- Supreme Court of Canada

Hearing: February 17, 1982 Judgment: February 8, 1983
- Full case name: Her Majesty The Queen in the Right of Canada v Saskatchewan Wheat Pool
- Citations: [1983] 1 S.C.R. 205
- Ruling: The Board's appeal was dismissed.

Court membership
- Chief Justice: Bora Laskin Puisne Justices: Roland Ritchie, Brian Dickson, Jean Beetz, Willard Estey, William McIntyre, Julien Chouinard, Antonio Lamer, Bertha Wilson

Reasons given
- Unanimous reasons by: Dickson J.
- Laskin C.J. and Wilson J. took no part in the consideration or decision of the case.

= R v Saskatchewan Wheat Pool =

R v Saskatchewan Wheat Pool, [1983] 1 S.C.R. 205 is a leading case of the Supreme Court of Canada on tort law. The Court rejected the tort of breach of statutory duty. The courts should only use breaches of a statute as evidence towards an established tort and should not be trying to determine whether the legislature intended to allow a private right of action.

==Background==
The Saskatchewan Wheat Pool delivered a shipment of infested wheat from one of its terminal elevators to the Canadian Wheat Board, which violated section 86(c) of the Canada Grain Act. The Board sought to recover damages for the statutory violation.
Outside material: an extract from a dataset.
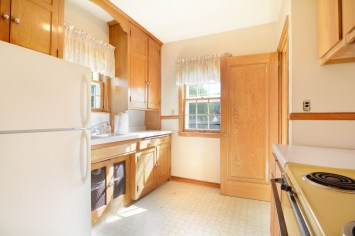 Gorgeous original cabinetry to be refinished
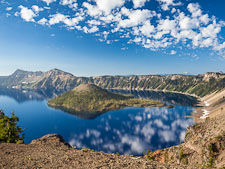 Crater Lake with caldera rim and Wizard Island. - Photo #27457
At trial, the Federal Court of Canada held in favour of the Board but was reversed on appeal to the Federal Court of Appeal.

The issue before the Supreme Court was whether the breach of the Act gave the Board a private right of action.

==Decision of the Court==
Justice Dickson, for a unanimous Court, dismissed the appeal of the Board and held that there was no private right of action. Dickson examined the tort of breach of statutory duty in both England and the United States. He concluded that damages for breach of statutory duty should be subsumed by the law of negligence. He further rejected any novel right of action for damages for breach of statute and instead stated that the breach can be used as evidence of negligence and as evidence of a standard of care.